In the blocked condition the symbolic cue display was irrelevant to the task, whereas in the mixed condition each cue symbol signaled the type of saccade to be executed in the upcoming trial.

https://doi.org/10.1371/journal.pone.0061566.g001

Design

The design was a 2 (age group: younger or older adults)×2 (saccade type: prosaccade or antisaccade)×2 (condition: blocked or mixed) factorial design with saccade type as the within-participant variable.

Procedure

Participants were instructed to look toward the visually presented target as quickly and as accurately as possible in prosaccade trials, or to look at the mirror location opposite to the location of the visually presented target in antisaccade trials.

In the blocked task participants completed two prosaccade blocks and two antisaccade blocks, each of which consisted of 16 practice trials and 48 experimental trials. Blocks were counterbalanced in an ABAB-BABA design.

In the mixed task the centrally presented cue (diamond or circle) that changed randomly across trials, informed participants to direct their saccades either to the target or to the opposite location to the target. Each participant completed four blocks, each of which consisted of 16 practice trials and 48 experimental trials, and the symbol meaning was counterbalanced across participants.

Preceding each experimental block participants performed a calibration procedure where nine points in a square grid had to be fixated sequentially.

^^^^

### Given exercise 1:
Answer these questions from the passage on the saccade study:
(a) How many practice trials and experimental trials made up each block?
(b) Which two symbols served as the central cue in the mixed task?
(c) How many points did participants fixate during the calibration procedure?
### Given exercise 2:
Go on with the passage on the saccade study, starting after its final sentence.
The records have no connection to the passage on the saccade study.

### Data listing:
^^^^

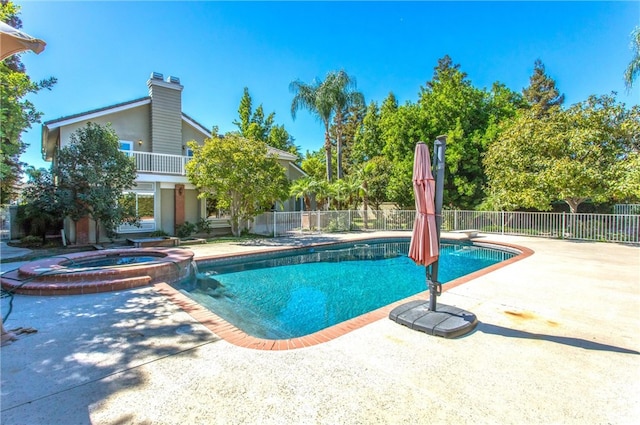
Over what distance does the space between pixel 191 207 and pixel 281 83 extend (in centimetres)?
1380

^^^^

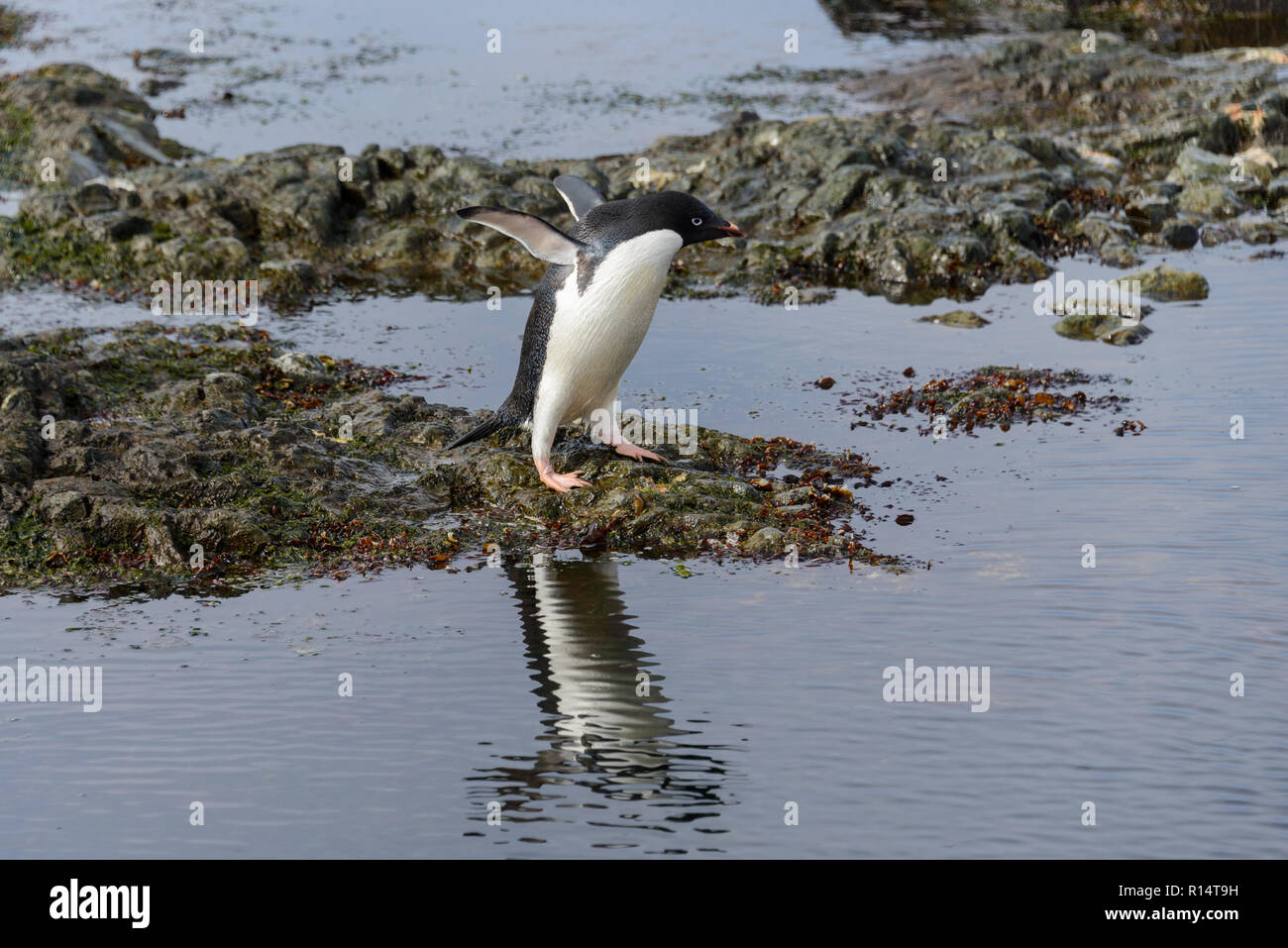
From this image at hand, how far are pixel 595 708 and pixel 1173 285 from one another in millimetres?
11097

^^^^

### Output 1:
(a) 16 practice trials and 48 experimental trials.
(b) A diamond or a circle.
(c) Nine points.

### Output 2:
Data Preparation

The display screen was divided into areas of interest to check whether participants’ saccadic landing positions were at the correct location. Exclusions included trials where the initial saccade fell outside the areas of interest (above or below), or where fixation at the moment of target onset was not within the central area of interest, or, if there were technical problems, blinks at trial onset or if the eye movement latencies were below 80 ms, as these were classified as anticipatory saccades, and in line with other papers any latencies that were greater than 1000 ms [9], [14]. A total of 7.8% (the blocked condition) and 6.2% (The mixed condition) of trials were excluded from analyses.

Correct responses were classified as trials, where the first saccade was located in the target area of interest in the prosaccade task (within 2 degrees of the edge of either target) or in the mirror area of interest in antisaccade task. Errors were classified as trials where the first saccade was executed in the direction opposite to the appropriate location for that trial.

Results

We compared the eye movement data separately for proportions of errors, and latencies for correct responses in two repeated measures ANOVAs with 2 saccade type (prosaccade versus antisaccade) as a within participant variable, and 2 condition (blocked versus mixed) and 2 group (older versus younger) as between participant variables.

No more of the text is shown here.